Una tropa de curas y militares detrás del enano gallego unitesticular, a quien llevan
bajo palio.
Es otra cosa, una sensación tierna, emotiva, que viene del pasado, si, una especie de ungüento que trata de curar, inutilmente, las carencias de una ausencia que, misteriosamente, se hacen mas presentes con el paso del tiempo. No sé. No puedo explicarlo.
Mi padre no fue un tipo corriente. A los ocho años jugaba al golfo en timbas que se
situaban en una calle del barrio chino, donde vivía, y el público se agolpaba a su
alrededor para apostar por el, porque tenía una habilidad innata para jugar a las cartas.
Cuando acababa la partida cogía el carro de mano cargado de carbón y se iba a vender
carbón a domicilio. De mayor fue estibador y ejerció esa profesión hasta que se jubiló, pero cuando volvía a casa con la ropa de faena, se duchaba en la ducha improvisada en el corral, se vestía como los toreros de la época cuando no toreaban
y se iba a jugar a las cartas al Ateneo Mercantil, donde tenía una mesa reservada.
Su habilidad para el juego fue proverbial porque, aunque el no lo sabía, manejaba el cálculo de probabilidades y la estadística teórica como un catedrático de universidad,
pero además, nunca se dejó dominar por la pasión del juego, sino que la dominaba el,
no fue un ludópata, sino un jornalero que se ganaba un sobresueldo con esa habilidad.

___

> COMPLETE LO SIGUIENTE:
1. Imprima el pasaje del fragmento sobre el padre jugador de cartas que comienza con "Cuando acababa la" y continúa hasta "con esa habilidad.".
2. Según el fragmento sobre el padre jugador de cartas, ¿qué profesión ejerció el padre de mayor?

___

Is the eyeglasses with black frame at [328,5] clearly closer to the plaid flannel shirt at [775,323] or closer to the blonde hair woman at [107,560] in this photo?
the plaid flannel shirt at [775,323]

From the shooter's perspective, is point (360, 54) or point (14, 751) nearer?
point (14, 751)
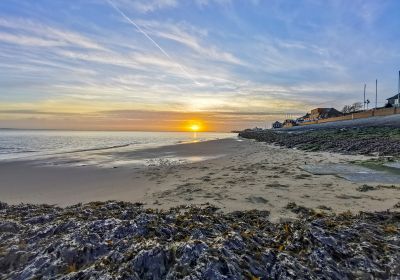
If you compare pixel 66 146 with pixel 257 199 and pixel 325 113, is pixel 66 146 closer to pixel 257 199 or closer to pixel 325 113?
pixel 257 199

___

> RESPUESTAS DEL EJERCICIO:
1.
Cuando acababa la partida cogía el carro de mano cargado de carbón y se iba a vender
carbón a domicilio. De mayor fue estibador y ejerció esa profesión hasta que se jubiló, pero cuando volvía a casa con la ropa de faena, se duchaba en la ducha improvisada en el corral, se vestía como los toreros de la época cuando no toreaban
y se iba a jugar a las cartas al Ateneo Mercantil, donde tenía una mesa reservada.
Su habilidad para el juego fue proverbial porque, aunque el no lo sabía, manejaba el cálculo de probabilidades y la estadística teórica como un catedrático de universidad,
pero además, nunca se dejó dominar por la pasión del juego, sino que la dominaba el,
no fue un ludópata, sino un jornalero que se ganaba un sobresueldo con esa habilidad.

2. Fue estibador, y ejerció esa profesión hasta que se jubiló.